WORK TO COMPLETE
Each entry below must be repeated exactly, with pictures left out.
[Opening PROVIDED DATA section]
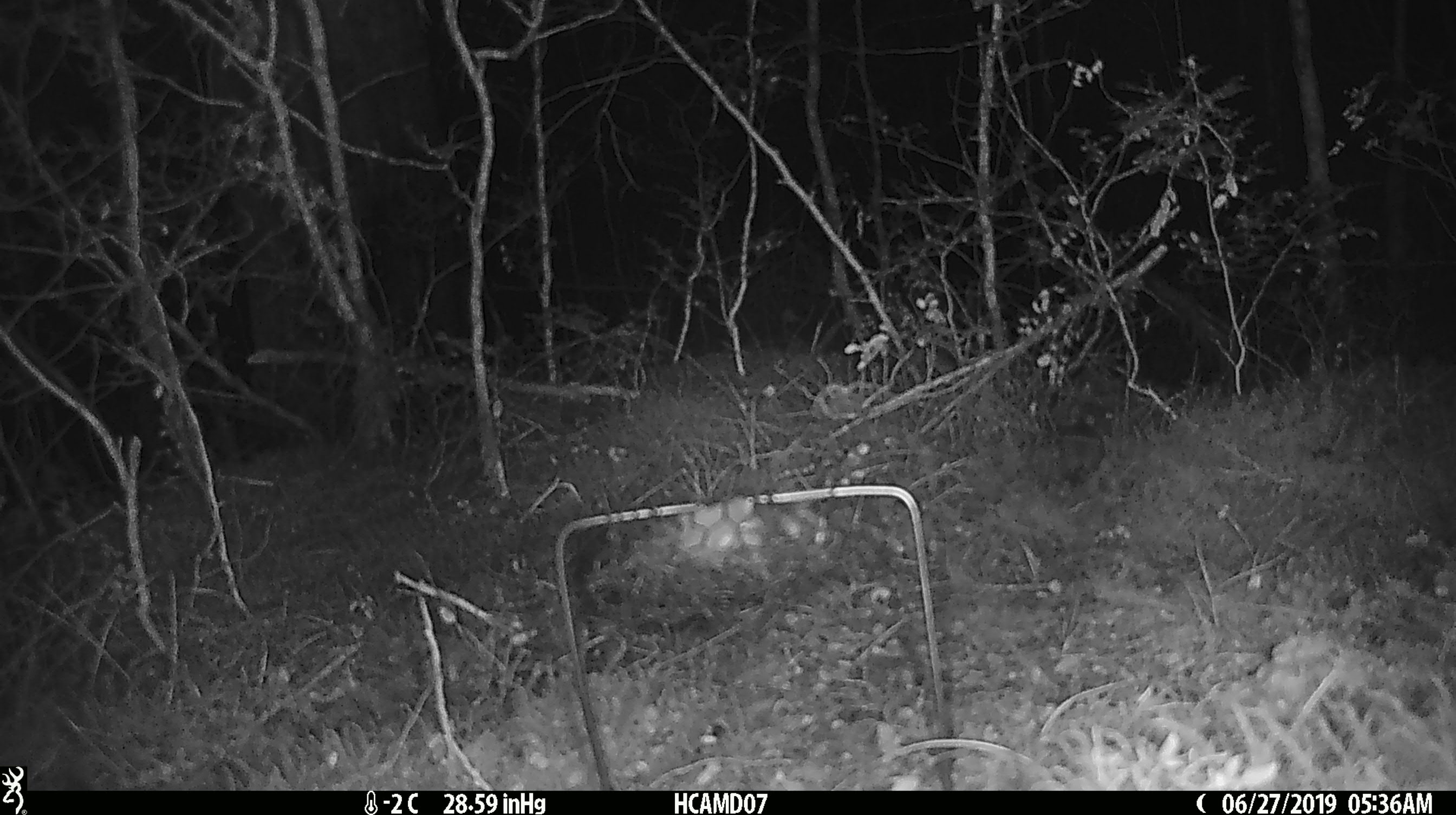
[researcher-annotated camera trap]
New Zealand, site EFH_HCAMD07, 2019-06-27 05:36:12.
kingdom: Animalia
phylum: Chordata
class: Mammalia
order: Rodentia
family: Muridae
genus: Mus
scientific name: Mus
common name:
[Closing PROVIDED DATA section]
TASK OUTPUT
[researcher-annotated camera trap]
New Zealand, site EFH_HCAMD07, 2019-06-27 05:36:12.
kingdom: Animalia
phylum: Chordata
class: Mammalia
order: Rodentia
family: Muridae
genus: Mus
scientific name: Mus
common name:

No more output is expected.